It looks like SSL certificate for *.fly.dev domain was not renewed, now it’s less than 2 weeks left…
Could somebody from the fly team look into this?
* Server certificate:
* subject: CN=*.fly.dev
* start date: Jan 22 23:19:23 2023 GMT
* expire date: Apr 22 23:19:22 2023 GMT
April 10, 2023, 3:00pm
Given the duration (90 days) I would
guess it’s a Let’s Encrypt one. So it’s possible it has been renewed but it’s still using a cached one:
We renew them 30 days early, but our edge caches may keep using the previous one until ~7 days before it expires. If you run fly certs show <hostname> you should see what the most up to date version we have is.
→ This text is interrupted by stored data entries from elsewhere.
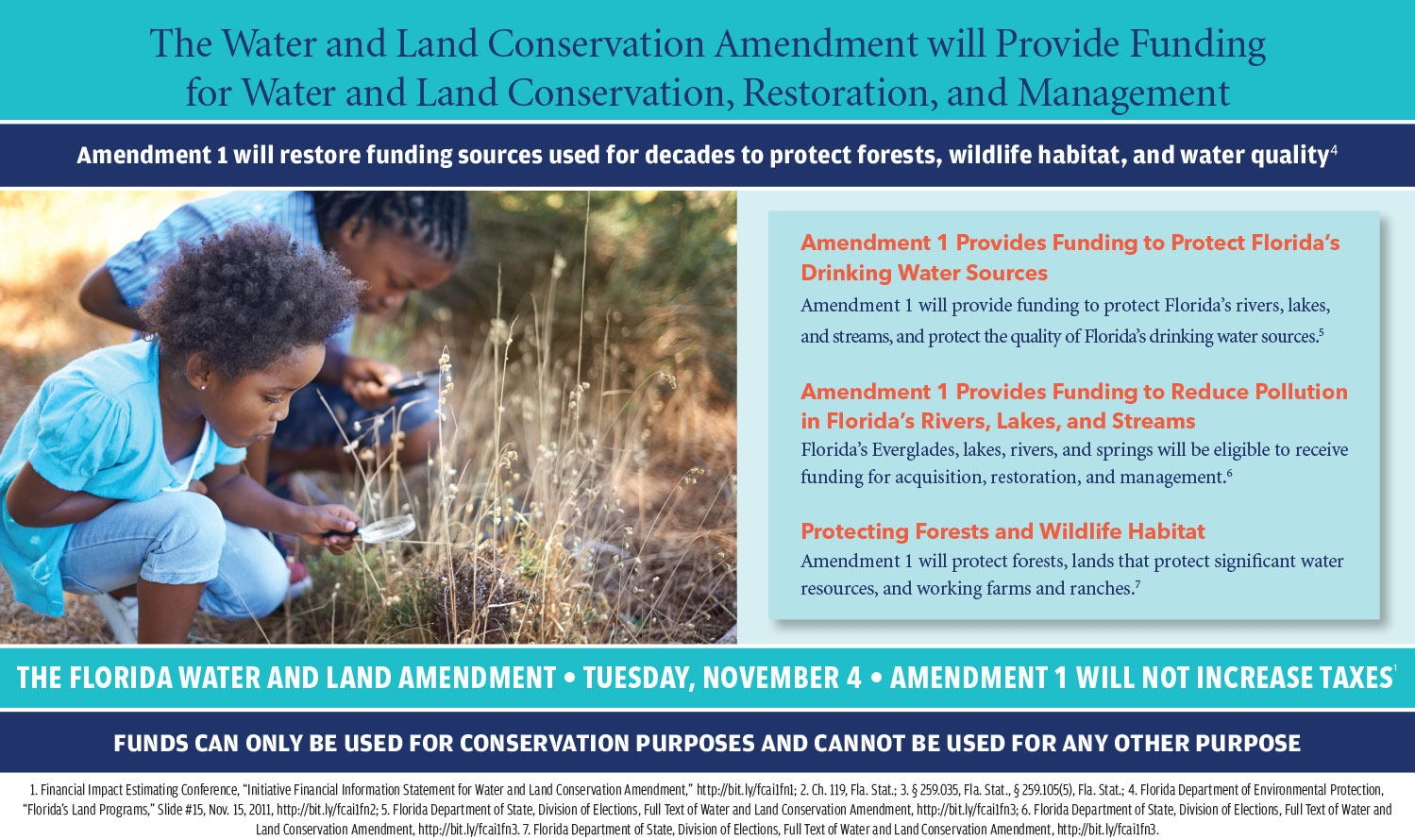 The Water and Land Conservation Amendment will Provide Funding for Water and Land Conservation, Restoration, and Management

Amendment 1 will restore funding sources used for decades to protect forests, wildlife habitat, and water quality$^4$

Amendment 1 Provides Funding to Protect Florida's Drinking Water Sources

Amendment 1 will provide funding to protect Florida's rivers, lakes, and streams, and protect the quality of Florida's drinking water sources.$^5$

Amendment 1 Provides Funding to Reduce Pollution in Florida's Rivers, Lakes, and Streams

Florida's Everglades, lakes, rivers, and springs will be eligible to receive funding for acquisition, restoration, and management.$^6$

Protecting Forests and Wildlife Habitat

Amendment 1 will protect forests, lands that protect significant water resources, and working farms and ranches.$^7$

THE FLORIDA WATER AND LAND AMENDMENT • TUESDAY, NOVEMBER 4 • AMENDMENT 1 WILL NOT INCREASE TAXES$^1$

FUNDS CAN ONLY BE USED FOR CONSERVATION PURPOSES AND CANNOT BE USED FOR ANY OTHER PURPOSE

1. Financial Impact Estimating Conference, "Initiative Financial Information Statement for Water and Land Conservation Amendment," http://bit.ly/fcai1fn1; 2. Ch. 119, Fla. Stat.; 3. § 259.035, Fla. Stat., § 259.105(5), Fla. Stat.; 4. Florida Department of Environmental Protection, "Florida's Land Programs," Slide #15, Nov. 15, 2011, http://bit.ly/fcai1fn2; 5. Florida Department of State, Division of Elections, Full Text of Water and Land Conservation Amendment, http://bit.ly/fcai1fn3; 6. Florida Department of State, Division of Elections, Full Text of Water and Land Conservation Amendment, http://bit.ly/fcai1fn3. 7. Florida Department of State, Division of Elections, Full Text of Water and Land Conservation Amendment, http://bit.ly/fcai1fn3.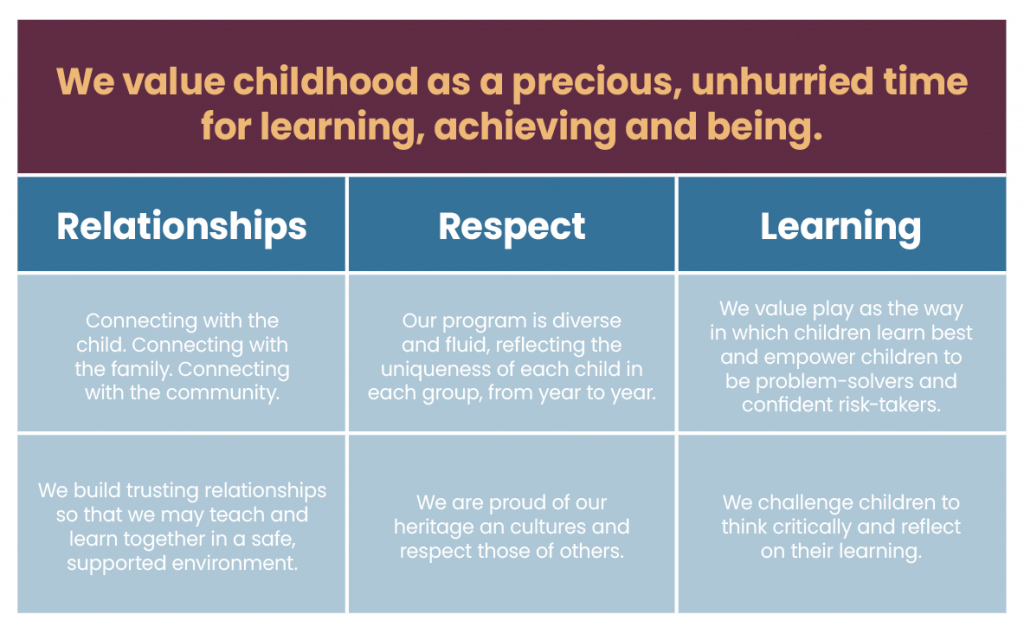 We value childhood as a precious, unhurried time for learning, achieving and being.

| Relationships | Respect | Learning |
|---|---|---|
| Connecting with the child. Connecting with the family. Connecting with the community. | Our program is diverse and fluid, reflecting the uniqueness of each child in each group, from year to year. | We value play as the way in which children learn best and empower children to be problem-solvers and confident risk-takers. |
| We build trusting relationships so that we may teach and learn together in a safe, supported environment. | We are proud of our heritage an cultures and respect those of others. | We challenge children to think critically and reflect on their learning. |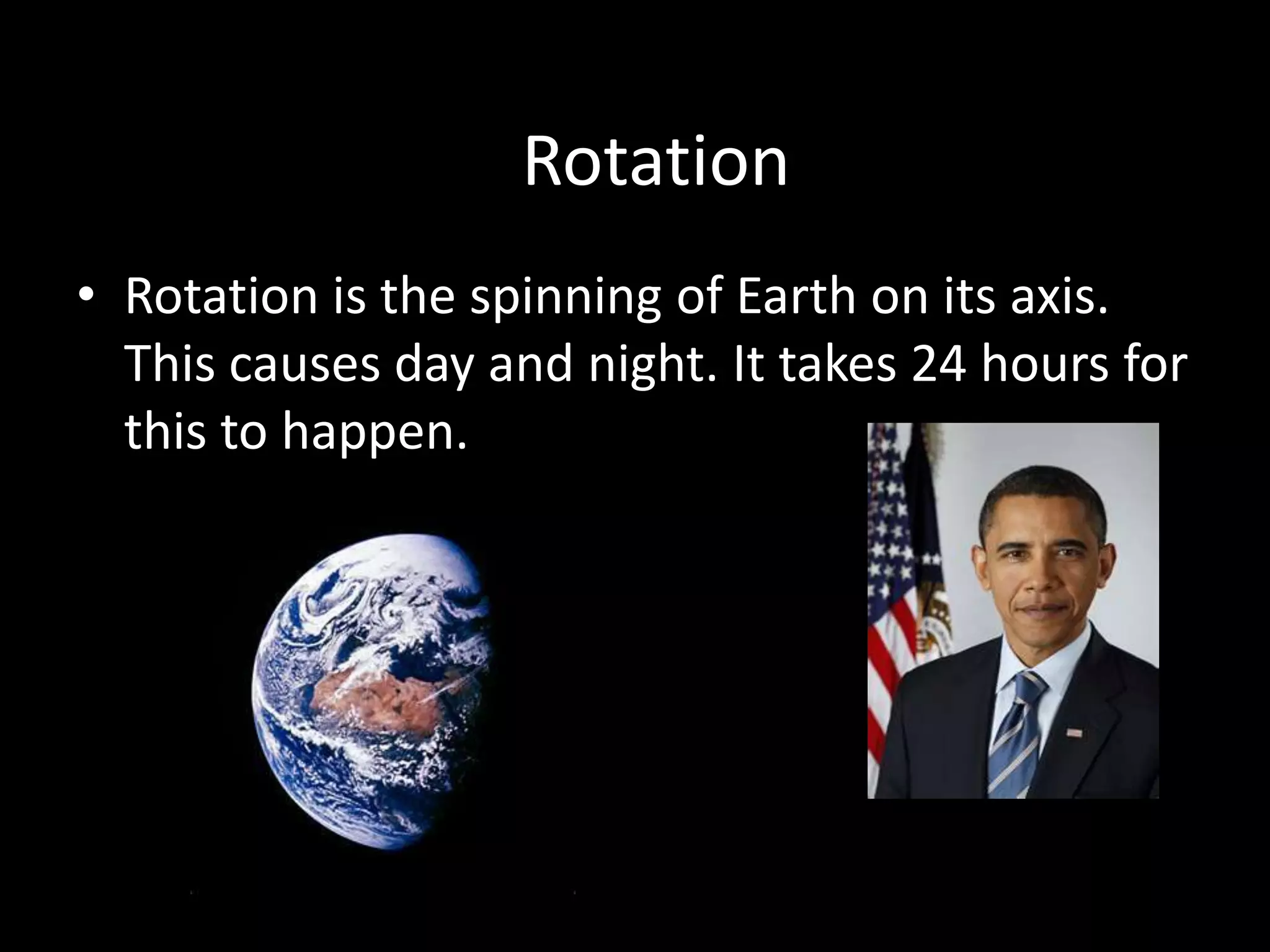 Rotation

• Rotation is the spinning of Earth on its axis. This causes day and night. It takes 24 hours for this to happen.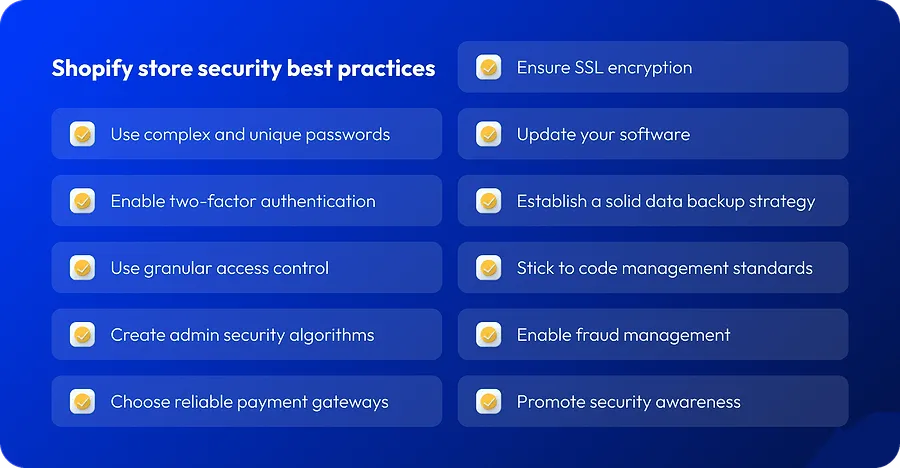 Shopify store security best practices

Use complex and unique passwords

Enable two-factor authentication

Use granular access control

Create admin security algorithms

Choose reliable payment gateways

Ensure SSL encryption

Update your software

Establish a solid data backup strategy

Stick to code management standards

Enable fraud management

Promote security awareness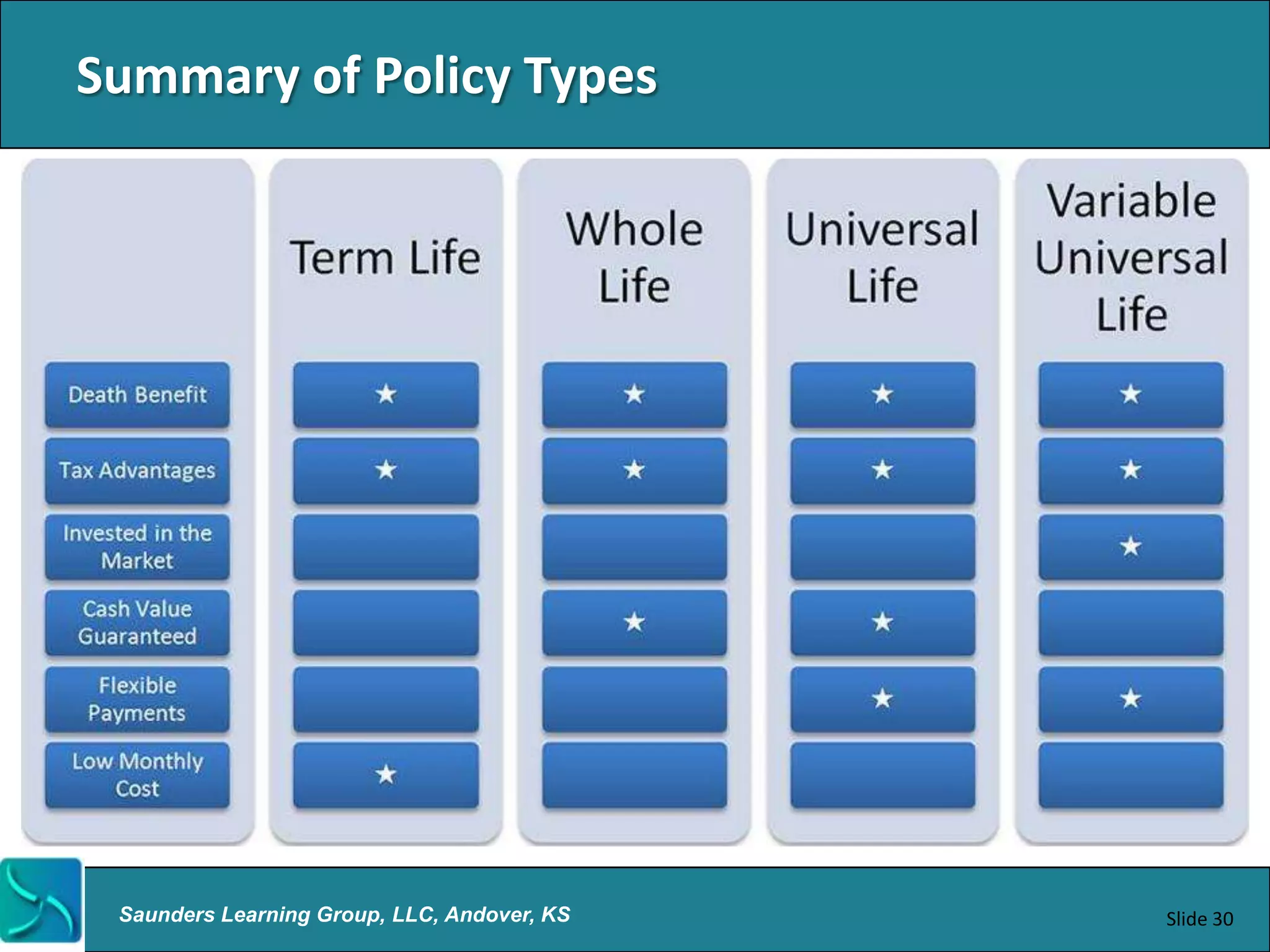 Summary of Policy Types

| | Term Life | Whole Life | Universal Life | Variable Universal Life |
|---|---|---|---|---|
| Death Benefit | ★ | ★ | ★ | ★ |
| Tax Advantages | ★ | ★ | ★ | ★ |
| Invested in the Market | | | | ★ |
| Cash Value Guaranteed | | ★ | ★ | |
| Flexible Payments | | | ★ | ★ |
| Low Monthly Cost | ★ | | | |

Saunders Learning Group, LLC, Andover, KS

Slide 30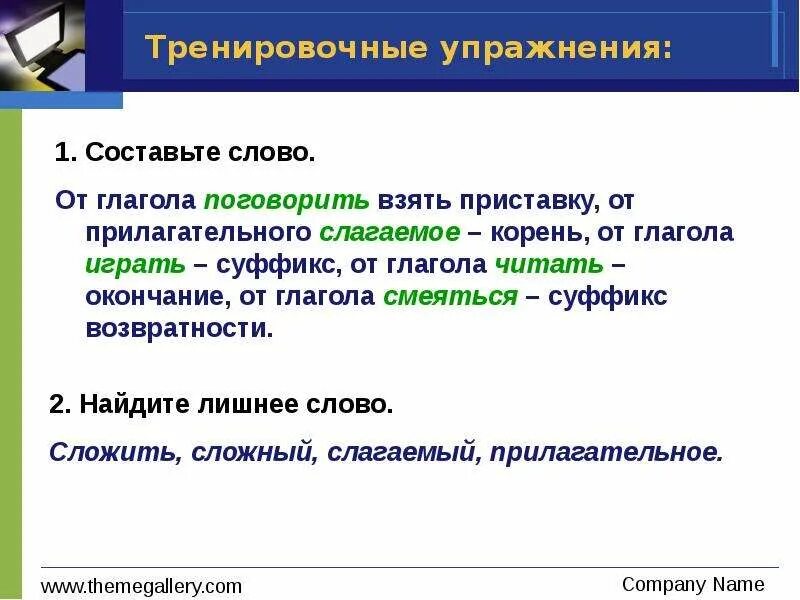 Тренировочные упражнения:

1. Составьте слово.

От глагола поговорить взять приставку, от прилагательного слагаемое – корень, от глагола играть – суффикс, от глагола читать – окончание, от глагола смеяться – суффикс возвратности.

2. Найдите лишнее слово.

Сложить, сложный, слагаемый, прилагательное.

www.themegallery.com

Company Name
However yes, it’s worth flagging just in case there is any issue with auto-renewing that one.
Thanks you pointed me to the issue, and
@jerome said there were a bug.
Could this be the same or another bug?
April 10, 2023, 3:16pm
This is probably just a cached cert issue. Two weeks is plenty. We should have updated this 2 weeks ago but that’s part of why we have this buffer.
I use my own monitoring solution, that is also checking 2 weeks SSL expiration (among other things), and few of its instances is pinging each other.
So I catched that.
April 11, 2023, 7:12pm
Hi guys, new here, so please bear with me. I am not sure if it’s related (probably not, as the certificate is valid now), but some of the users of my app get a malicious website notification in their browser. Does that have anything to do with the reputation of the
fly.dev domain (I am not using a custom domain), or what could be the issue here?
April 11, 2023, 7:18pm
fly.dev is in the public suffix list, so the services that mark things “malicious” should treat
example.fly.dev as entirely different domains.
There are bad services that don’t respect this though. What I would do is get as many details as possible on the error, try to figure out if it’s domain or IP address related, and then consider:
Adding a dedicated IP (shared IPs are prone to these alerts) with
fly ips allocate-v4
Using a customer domain + certificate
I think doing both of those will clear those warnings up, even for the subpar services.
April 11, 2023, 7:28pm
Thank you very much! I calmed everyone down by showing them that everything seems secure and I’ll look into whether I need to follow your suggestions or people can just ignore the message.
April 18, 2023, 7:29pm
This topic was automatically closed 7 days after the last reply. New replies are no longer allowed.